I read a blog post yesterday that said that only about 50 percent of the photographers polled actually shoot in RAW.  That is a little surprising considering the benefits of RAW over JPEG and TIFF. 

“So what exactly is RAW and what can it do for me?”  Simply put, RAW format images are exactly the same as what your camera sensor captures.  There is no compression, no changes to the image in the camera, no nothing. 

So what makes RAW so great?  Well for starters, RAW gives you the most flexibility of any file format available today.  Why is that important to you?  Unless you can nail your white balance and exposure EVERY SINGLE TIME you click your shutter release, then you really should be shooting RAW.  RAW files allow you to easily change white balance and exposure in your images without disrupting the image overall.  The image data isn’t compressed and it’s therefore easier to manipulate in Photoshop, Lightroom, or Aperture. 
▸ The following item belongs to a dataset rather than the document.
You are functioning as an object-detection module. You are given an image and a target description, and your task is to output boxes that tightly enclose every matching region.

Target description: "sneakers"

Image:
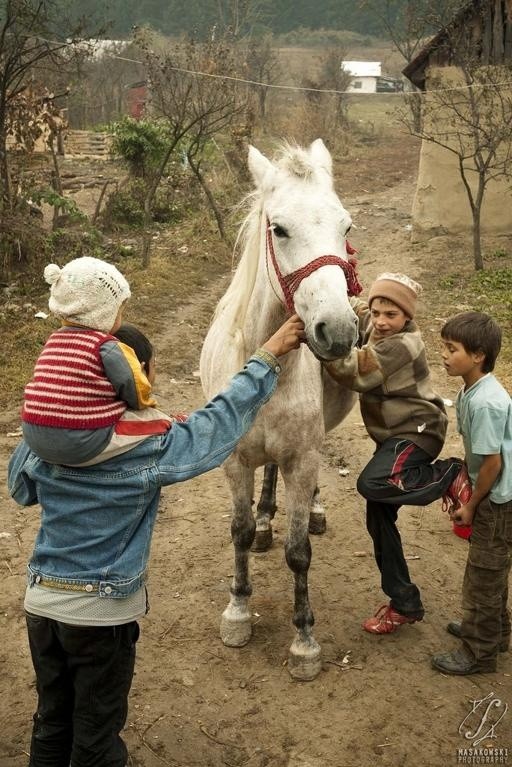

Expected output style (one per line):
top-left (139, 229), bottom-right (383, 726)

JPEG is great if you like to take snapshots and aren’t concerned about your final image.  A lot of wedding and sports photographers use JPEG because the files are compressed and they can fit more of them on their memory cards.  JPEGs are written to the memory card faster (because they are smaller files) so when you are shooting in continuous mode you can get in more frames before your camera’s buffer fills up.  Also, JPEG files don’t require RAW processing software to view the images straight from the camera on a computer.  If you’re already using Photoshop, Lightroom, or Aperture they will all import the RAW images for you and automatically recognize them.

TIFF files are nothing more than a waste of hard drive space because they are HUGE files. 

I love the flexibility I get with RAW files and I shoot with RAW exclusively on my D90 and D40.  If you’re not already using RAW, then shoot a photo in RAW and shoot the same photo in JPEG and bring them both into Photoshop and try and make some adjustments.  You will see how much easier it is to adjust with RAW and I guarantee that you’ll be hooked.